====== EXTRACTED ENTRIES ======
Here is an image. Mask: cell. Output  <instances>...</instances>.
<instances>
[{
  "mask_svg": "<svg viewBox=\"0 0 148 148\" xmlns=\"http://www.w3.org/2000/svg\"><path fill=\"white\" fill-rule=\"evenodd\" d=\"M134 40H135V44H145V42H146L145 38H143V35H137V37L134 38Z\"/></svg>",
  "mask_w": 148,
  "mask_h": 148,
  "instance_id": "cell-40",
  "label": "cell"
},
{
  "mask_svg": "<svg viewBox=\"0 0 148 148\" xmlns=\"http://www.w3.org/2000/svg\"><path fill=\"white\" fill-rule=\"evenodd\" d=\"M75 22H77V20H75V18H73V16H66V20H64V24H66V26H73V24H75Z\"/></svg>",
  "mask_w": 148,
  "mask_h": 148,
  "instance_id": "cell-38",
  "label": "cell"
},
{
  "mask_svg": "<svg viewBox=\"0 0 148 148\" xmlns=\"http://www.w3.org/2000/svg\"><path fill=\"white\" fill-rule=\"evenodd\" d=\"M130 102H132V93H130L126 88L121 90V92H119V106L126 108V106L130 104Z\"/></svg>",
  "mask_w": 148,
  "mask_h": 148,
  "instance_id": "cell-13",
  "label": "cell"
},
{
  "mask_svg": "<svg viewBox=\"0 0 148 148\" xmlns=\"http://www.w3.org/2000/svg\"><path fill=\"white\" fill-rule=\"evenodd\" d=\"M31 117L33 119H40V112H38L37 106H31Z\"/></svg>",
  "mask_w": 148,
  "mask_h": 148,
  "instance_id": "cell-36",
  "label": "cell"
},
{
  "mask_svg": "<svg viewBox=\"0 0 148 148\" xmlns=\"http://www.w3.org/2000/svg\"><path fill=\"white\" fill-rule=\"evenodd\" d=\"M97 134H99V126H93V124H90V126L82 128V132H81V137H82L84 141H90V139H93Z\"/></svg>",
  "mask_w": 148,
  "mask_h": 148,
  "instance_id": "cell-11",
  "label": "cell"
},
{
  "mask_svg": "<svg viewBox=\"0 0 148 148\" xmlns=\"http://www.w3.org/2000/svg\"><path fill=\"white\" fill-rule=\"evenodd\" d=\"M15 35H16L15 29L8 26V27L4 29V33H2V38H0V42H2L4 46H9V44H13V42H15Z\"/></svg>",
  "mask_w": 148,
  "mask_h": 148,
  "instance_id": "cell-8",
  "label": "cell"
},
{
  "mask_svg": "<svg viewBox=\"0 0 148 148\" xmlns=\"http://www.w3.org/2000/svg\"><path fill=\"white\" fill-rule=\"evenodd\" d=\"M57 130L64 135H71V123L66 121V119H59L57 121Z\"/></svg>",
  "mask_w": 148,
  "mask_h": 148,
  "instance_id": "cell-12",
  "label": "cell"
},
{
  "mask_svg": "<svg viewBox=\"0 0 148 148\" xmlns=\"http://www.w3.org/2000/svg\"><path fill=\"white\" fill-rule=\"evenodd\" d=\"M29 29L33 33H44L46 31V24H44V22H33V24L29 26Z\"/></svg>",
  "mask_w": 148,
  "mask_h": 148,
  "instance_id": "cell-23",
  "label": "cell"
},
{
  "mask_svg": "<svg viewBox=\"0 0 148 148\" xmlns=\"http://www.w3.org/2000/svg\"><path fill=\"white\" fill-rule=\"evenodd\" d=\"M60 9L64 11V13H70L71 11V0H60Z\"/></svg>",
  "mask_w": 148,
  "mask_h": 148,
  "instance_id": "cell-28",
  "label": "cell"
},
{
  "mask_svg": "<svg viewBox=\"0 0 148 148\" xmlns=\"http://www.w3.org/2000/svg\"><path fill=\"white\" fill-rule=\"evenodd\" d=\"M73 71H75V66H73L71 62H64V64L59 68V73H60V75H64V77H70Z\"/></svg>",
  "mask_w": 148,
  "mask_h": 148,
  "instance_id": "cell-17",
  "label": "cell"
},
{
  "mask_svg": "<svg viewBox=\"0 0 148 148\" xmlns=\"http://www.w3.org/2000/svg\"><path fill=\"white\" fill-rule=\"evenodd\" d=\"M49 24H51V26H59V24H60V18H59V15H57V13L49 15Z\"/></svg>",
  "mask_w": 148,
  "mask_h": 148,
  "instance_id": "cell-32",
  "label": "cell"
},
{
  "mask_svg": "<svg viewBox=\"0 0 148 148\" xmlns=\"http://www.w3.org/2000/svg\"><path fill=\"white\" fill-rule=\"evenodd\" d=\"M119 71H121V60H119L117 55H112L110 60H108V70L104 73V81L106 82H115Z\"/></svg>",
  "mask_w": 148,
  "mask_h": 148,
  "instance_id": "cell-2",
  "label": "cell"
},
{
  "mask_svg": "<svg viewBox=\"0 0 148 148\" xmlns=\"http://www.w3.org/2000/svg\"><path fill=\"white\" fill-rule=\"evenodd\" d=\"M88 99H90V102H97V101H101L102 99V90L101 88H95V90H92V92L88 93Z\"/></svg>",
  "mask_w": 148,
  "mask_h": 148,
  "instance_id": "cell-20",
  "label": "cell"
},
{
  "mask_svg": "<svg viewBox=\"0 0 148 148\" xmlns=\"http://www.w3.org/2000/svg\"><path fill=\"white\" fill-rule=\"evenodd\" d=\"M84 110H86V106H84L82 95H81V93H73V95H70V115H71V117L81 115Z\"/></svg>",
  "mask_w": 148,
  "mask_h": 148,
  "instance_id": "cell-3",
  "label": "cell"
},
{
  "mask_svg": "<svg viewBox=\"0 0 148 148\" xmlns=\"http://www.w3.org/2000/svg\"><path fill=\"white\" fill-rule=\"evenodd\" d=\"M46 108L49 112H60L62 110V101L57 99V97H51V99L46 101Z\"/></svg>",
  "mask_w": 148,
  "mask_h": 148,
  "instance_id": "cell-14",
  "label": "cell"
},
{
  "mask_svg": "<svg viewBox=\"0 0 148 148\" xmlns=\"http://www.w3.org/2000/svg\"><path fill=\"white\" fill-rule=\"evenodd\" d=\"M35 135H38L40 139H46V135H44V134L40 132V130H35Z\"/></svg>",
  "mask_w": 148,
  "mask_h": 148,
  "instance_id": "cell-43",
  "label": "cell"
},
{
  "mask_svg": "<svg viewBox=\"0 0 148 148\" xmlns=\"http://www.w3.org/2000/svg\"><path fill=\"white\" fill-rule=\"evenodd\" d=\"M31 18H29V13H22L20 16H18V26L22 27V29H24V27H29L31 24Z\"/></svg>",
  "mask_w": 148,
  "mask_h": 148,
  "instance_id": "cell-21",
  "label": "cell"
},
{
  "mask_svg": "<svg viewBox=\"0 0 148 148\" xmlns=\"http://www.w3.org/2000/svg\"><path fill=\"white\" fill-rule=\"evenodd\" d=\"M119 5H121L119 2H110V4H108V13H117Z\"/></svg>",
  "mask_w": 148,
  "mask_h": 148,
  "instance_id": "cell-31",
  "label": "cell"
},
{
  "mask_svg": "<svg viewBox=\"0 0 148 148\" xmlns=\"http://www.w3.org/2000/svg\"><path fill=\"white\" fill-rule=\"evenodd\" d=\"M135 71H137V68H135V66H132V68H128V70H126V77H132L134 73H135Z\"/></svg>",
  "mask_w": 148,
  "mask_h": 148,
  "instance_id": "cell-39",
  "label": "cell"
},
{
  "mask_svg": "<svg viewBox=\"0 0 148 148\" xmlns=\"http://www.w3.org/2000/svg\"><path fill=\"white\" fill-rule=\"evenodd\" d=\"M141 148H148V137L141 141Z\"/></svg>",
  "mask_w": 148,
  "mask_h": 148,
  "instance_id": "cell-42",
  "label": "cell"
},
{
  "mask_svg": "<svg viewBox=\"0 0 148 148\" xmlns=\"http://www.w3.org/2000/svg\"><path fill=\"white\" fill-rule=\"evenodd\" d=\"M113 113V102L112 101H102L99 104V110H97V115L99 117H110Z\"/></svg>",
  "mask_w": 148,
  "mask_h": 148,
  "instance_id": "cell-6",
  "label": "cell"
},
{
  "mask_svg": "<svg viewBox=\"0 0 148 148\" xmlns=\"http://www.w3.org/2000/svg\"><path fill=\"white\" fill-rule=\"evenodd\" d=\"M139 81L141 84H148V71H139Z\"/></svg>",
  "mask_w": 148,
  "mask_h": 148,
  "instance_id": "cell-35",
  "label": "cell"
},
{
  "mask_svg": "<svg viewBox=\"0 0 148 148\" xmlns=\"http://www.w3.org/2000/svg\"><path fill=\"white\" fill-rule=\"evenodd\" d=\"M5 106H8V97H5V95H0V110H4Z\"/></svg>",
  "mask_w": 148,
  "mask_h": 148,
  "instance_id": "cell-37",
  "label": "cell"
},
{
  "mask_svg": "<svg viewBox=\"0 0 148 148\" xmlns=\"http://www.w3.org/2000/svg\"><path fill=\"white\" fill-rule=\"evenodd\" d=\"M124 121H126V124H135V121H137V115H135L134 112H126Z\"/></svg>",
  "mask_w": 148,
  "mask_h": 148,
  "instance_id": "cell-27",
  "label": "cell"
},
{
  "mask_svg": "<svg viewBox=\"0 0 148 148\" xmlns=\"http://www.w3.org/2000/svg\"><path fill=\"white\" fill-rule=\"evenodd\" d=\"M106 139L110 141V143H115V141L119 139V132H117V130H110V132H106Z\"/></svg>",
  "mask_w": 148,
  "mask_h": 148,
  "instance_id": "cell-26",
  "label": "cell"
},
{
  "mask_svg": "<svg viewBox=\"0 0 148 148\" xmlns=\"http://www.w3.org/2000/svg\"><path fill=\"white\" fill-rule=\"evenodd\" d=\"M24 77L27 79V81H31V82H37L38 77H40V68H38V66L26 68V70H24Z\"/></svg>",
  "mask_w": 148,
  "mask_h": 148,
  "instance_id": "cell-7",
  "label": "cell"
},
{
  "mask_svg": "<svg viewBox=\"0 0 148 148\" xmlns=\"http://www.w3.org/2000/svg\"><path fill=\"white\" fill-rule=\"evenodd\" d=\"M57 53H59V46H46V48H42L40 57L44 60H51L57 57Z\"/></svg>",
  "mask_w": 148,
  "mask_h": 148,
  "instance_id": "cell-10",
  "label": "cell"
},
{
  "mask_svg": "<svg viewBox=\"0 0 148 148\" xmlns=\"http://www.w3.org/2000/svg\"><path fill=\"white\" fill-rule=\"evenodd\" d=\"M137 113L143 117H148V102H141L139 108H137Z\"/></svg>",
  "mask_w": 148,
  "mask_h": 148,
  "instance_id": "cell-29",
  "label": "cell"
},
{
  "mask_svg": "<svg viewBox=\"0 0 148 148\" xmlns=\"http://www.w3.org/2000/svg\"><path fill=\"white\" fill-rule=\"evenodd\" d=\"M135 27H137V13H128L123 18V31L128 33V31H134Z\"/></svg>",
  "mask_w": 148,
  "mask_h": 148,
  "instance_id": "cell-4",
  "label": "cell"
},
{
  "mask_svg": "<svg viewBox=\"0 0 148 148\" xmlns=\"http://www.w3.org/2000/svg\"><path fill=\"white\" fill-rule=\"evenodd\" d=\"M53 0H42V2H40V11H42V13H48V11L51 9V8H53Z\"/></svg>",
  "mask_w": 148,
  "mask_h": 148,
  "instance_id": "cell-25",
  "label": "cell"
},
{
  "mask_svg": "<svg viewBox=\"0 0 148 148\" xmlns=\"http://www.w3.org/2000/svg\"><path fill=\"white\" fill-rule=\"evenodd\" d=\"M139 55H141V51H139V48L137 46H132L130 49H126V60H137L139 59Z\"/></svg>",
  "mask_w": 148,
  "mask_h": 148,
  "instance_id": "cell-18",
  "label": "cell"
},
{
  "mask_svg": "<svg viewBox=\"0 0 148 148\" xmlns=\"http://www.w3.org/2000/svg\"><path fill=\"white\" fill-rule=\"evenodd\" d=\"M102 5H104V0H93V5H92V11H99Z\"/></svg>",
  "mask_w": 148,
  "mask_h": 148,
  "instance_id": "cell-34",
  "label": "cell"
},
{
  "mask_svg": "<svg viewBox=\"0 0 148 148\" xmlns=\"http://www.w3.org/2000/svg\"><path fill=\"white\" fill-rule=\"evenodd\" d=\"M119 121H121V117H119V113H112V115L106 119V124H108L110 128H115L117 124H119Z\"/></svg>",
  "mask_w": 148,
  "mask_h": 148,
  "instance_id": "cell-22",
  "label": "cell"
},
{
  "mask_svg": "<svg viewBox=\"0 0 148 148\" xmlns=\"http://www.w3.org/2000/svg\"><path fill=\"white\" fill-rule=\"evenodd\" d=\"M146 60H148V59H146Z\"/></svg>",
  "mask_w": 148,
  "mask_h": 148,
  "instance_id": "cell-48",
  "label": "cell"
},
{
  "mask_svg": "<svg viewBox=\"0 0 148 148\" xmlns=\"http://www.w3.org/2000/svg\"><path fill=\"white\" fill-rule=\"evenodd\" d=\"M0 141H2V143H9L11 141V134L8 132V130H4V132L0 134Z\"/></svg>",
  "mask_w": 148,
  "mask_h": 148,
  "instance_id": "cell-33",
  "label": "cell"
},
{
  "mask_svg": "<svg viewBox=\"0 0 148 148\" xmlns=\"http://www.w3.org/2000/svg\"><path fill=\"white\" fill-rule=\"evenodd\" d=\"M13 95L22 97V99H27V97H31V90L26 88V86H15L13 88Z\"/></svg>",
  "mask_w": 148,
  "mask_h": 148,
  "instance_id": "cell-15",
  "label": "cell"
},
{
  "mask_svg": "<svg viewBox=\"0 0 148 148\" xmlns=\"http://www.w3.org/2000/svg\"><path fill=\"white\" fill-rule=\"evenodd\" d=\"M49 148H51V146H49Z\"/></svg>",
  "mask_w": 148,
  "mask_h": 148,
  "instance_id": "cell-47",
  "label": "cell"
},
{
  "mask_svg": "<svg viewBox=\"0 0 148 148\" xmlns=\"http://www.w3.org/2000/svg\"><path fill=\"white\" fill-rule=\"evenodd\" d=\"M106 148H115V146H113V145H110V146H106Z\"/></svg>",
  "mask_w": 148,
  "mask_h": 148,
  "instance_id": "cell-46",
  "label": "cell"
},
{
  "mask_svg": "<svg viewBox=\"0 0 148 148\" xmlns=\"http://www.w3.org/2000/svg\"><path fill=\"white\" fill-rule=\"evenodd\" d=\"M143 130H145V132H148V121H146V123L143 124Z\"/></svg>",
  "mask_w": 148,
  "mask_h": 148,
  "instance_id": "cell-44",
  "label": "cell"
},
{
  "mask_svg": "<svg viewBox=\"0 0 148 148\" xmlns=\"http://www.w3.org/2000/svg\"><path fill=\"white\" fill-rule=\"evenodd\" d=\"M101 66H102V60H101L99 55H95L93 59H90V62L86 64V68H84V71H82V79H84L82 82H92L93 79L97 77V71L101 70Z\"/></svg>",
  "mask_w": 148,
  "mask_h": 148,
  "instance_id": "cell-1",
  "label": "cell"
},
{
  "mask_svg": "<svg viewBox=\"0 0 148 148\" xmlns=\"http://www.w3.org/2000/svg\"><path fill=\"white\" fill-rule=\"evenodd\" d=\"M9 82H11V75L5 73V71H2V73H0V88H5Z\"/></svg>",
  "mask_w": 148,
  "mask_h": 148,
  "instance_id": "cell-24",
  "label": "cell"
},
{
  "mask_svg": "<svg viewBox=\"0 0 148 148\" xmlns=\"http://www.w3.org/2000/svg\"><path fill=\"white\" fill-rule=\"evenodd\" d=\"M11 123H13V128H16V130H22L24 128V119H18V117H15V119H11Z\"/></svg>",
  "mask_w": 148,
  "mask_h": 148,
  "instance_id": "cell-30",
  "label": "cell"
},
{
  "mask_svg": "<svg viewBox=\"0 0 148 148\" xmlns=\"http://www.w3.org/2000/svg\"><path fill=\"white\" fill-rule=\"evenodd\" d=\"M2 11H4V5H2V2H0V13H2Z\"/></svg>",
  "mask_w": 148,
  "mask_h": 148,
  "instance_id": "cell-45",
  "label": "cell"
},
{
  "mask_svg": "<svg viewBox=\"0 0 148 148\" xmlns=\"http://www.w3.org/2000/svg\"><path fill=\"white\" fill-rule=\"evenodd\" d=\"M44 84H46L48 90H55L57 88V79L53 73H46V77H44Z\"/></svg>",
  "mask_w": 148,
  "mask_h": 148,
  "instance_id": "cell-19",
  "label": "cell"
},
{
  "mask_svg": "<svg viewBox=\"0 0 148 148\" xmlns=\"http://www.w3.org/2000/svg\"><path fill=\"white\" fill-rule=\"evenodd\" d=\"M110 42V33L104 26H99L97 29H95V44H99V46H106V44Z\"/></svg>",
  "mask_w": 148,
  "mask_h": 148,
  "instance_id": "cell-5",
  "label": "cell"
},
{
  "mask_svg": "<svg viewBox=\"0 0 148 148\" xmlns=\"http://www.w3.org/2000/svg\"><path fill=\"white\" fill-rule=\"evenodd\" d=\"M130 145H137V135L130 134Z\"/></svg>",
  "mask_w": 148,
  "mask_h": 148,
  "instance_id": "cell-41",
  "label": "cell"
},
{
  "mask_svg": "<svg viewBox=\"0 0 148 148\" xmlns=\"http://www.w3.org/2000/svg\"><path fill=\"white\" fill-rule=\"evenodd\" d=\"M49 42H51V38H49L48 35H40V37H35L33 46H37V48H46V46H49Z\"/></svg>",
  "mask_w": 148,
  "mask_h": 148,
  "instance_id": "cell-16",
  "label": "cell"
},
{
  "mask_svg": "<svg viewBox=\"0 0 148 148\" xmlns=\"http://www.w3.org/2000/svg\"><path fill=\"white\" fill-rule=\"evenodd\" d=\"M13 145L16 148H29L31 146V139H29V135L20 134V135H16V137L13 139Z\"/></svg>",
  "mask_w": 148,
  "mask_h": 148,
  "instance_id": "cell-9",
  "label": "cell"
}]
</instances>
======
**DESCRIPTION OF THE TASK**
Please show every line of the listing above that contains the string "instances", copying each line in full.

**IN RESPONSE**
Here is an image. Mask: cell. Output  <instances>...</instances>.
<instances>
</instances>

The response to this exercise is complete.